New power projects that will come up under the Case-I bidding norms would be allowed to pass through any increase in fuel price to the end consumer.

The new standard bidding documents for the plants that will come up on Case-I bidding has been finalised by the Power Ministry.

Under the guidelines, the power companies concerned would be permitted to transfer any increase in the fuel cost to the consumer, a source close to the development told PTI.

Case I is an open bid where the developer has to decide for fuel and location and compete against any other developers in general.

In Case II bids, the developer is expected to bid on the basis of specific fuel and location where the specifics are provided by the Central or the state government whichever is calling for the bids.

The Standard Bidding Documents or SBDs for the projects with Case-II bidding will be finalised by an Empowered Group of Ministers (EGOM). The meeting of the EGOM is yet to be finalised.

Sources added that the new guidelines (for the Case-I projects) will be for the plants that are yet to sign the Power Purchase Agreements (PPAs) with the procurers.

The new bidding norms were provisionally finalised by the Power Ministry in July, last year. The ministry has also decided that there will be no change in the bidding guidelines for imported coal-based projects.

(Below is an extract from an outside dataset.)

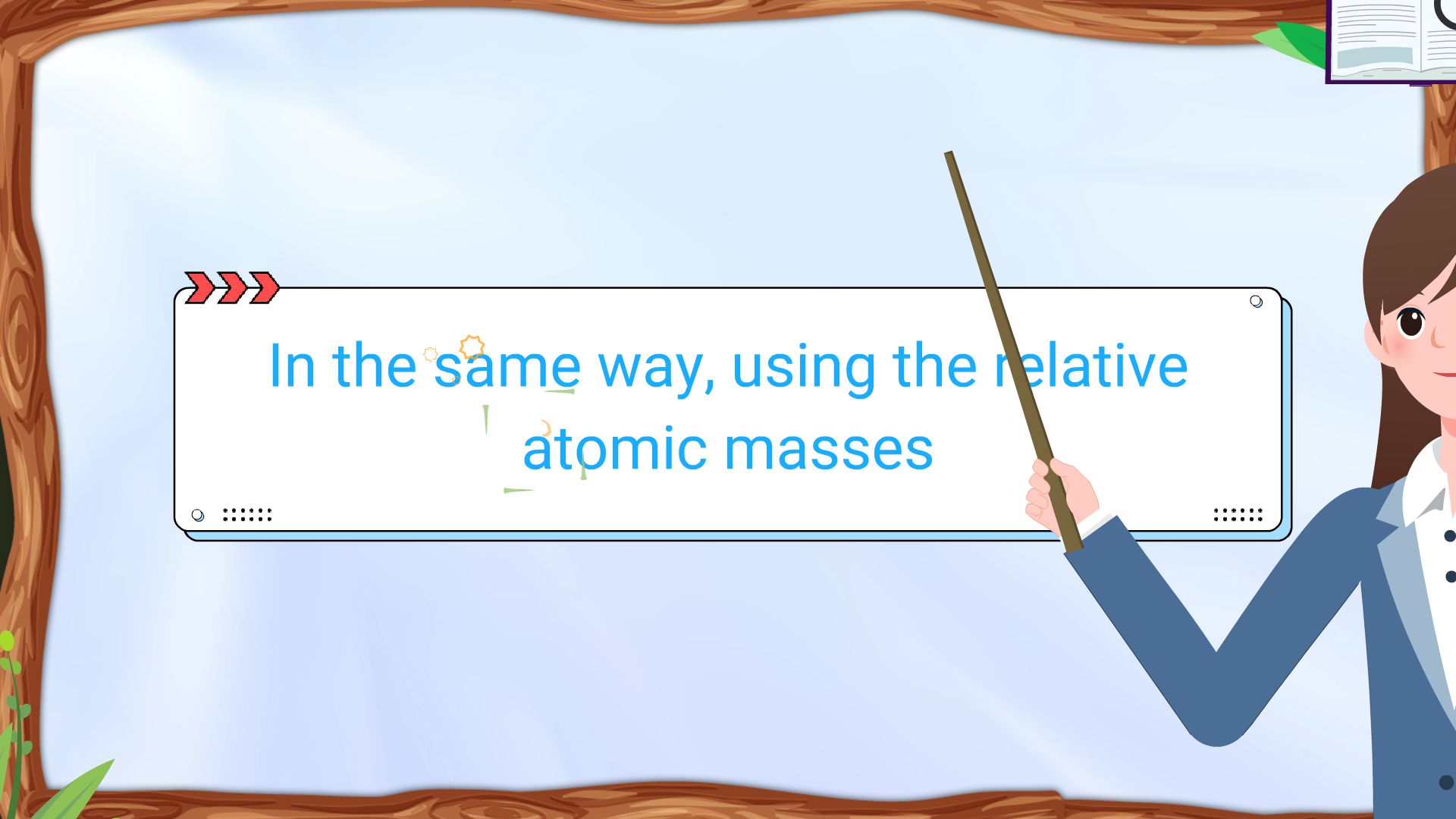 In the same way, using the relative atomic masses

In September 2011, the Indonesian government linked their fuel prices to the international market, thereby making it a costlier proposition for the Indian power companies sourcing the fuel from the island nation.

As far as the domestic fuel-based projects are concerned, the ministry has proposed a separate set of bidding for coal linkage and captive coal projects.

The documents have proposed that for projects where the location of the plant is not specified, the bidding would be done among the domestic coal linkage holders.